During the field survey, the location of each survey point was measured using a GPS (GPSmap 60CSx, Garmin, USA), and the homogeneity of the rocks was identified by visual observation. Magnetic susceptibility analysis of the distributed rocks was conducted using a SM-30 meter, manufactured by ZH instruments in the Czech Republic, and a sensitivity of 10-3 SI Unit. Samples were collected at quarry sites (A ~ D) and outcrop site E to identify the mineral composition of the rocks, the formation of altered minerals due to weathering, and the major element contents. The collected samples were cut into cubes (5 × 5 × 5 cm) and completely dried at 100 ± 5°C for more than 24 h. The dried samples were weighed (W1), and immersed in distilled water for 24 h. The water-soaked samples were weighted in air (W2) and in water (W3). Some fragments of the samples were made as thin sections and also as powders. The equipments used were polarizing microscope (Eclipse LV100n pol, Nikon, Japan), X-ray diffractometer (Miniflex, Rigaku, Japan) and X-ray fluorescence spectrometer (WD-XRF, PW2404, Philips, Netherland). In addition, the absorption rate, apparent porosity, and apparent gravity were measured and analyzed using precision electronic scales (GR-200, AND, Japan) and a specific gravity determination kit (AD-1653, AND, Japan) to compare the physical properties related to the pores of rocks.

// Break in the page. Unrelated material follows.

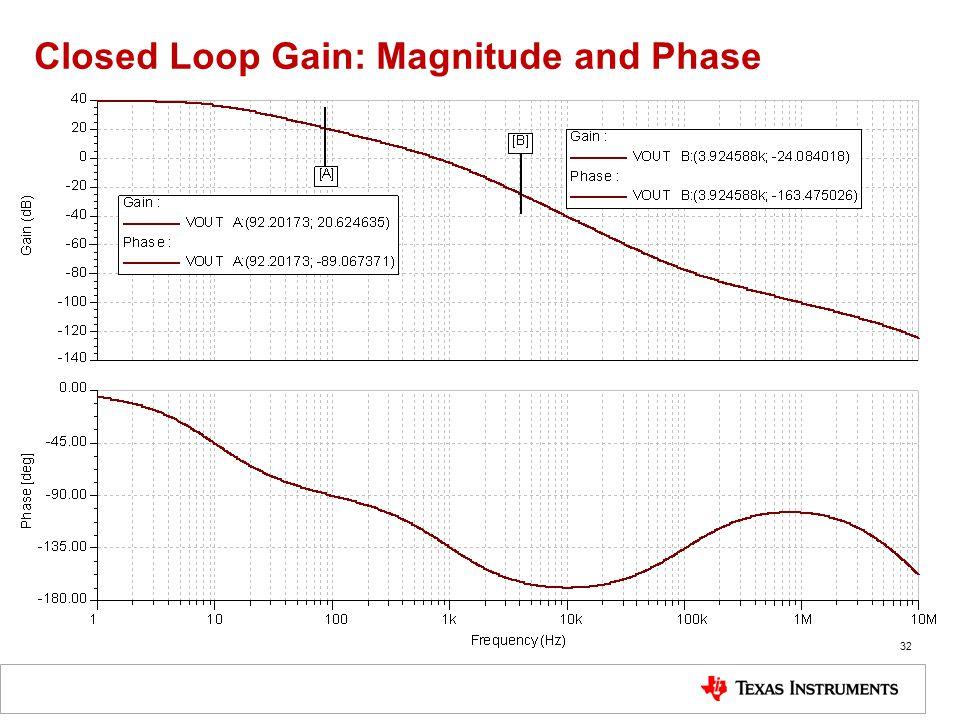 Closed Loop Gain: Magnitude and Phase 32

3.1. Geological properties

A regional geological survey was conducted to determine the petrographic characteristics of the constituent rocks distributed in Obongsan Mountain area, Boseong, which is known as the largest Gudlejang quarry in Korea. Samples A-1 to D-2, obtained from the Gudlejang quarry, were all composed of light-green lapilli tuff, containing lithic fragments of various sizes. However, the samples obtained at site E (Sample E-1 and E-2), at the start of the mountaineering trail in Yongchu Valley, were grayish-white and were identified as rhyolitic tuff. By examining thin sections and rock cross-sections with a polarized microscope, the lapilli tuff was found to contain various types of lithic fragments and crystalline fragments in a vitreous matrix, with subangular to angular breccia clasts. The matrix consisted of fine feldspar crystals, and the feldspar and mafic minerals were altered to chlorite and other alteration minerals. The sample C-1 was identified as rhyolitic tuff and comprised crystalline fragments in a matrix, with small amounts of lithic fragments. The main constituent minerals of the lapilli tuff and rhyolitic tuff were quartz, plagioclase, mica, chlorite, and opaque minerals (Figure 3). In some samples, the constituent minerals formed fine particles while others exhibited sever alteration due to weathering. In such cases, identification of the minerals was very challenging and additional crystal structure analysis was performed.
The XRD analysis revealed that the main constituent minerals were quartz, plagioclase, alkali feldspar, mica, chlorite, and calcite. Most of the feldspars were plagioclase, with limited alkali feldspars. Although chlorite was not detected in some samples, the mineral composition of the lapilli tuff and rhyolitic tuff, determined through X-ray diffraction analysis of 10 samples, was found to be similar (Figure 4).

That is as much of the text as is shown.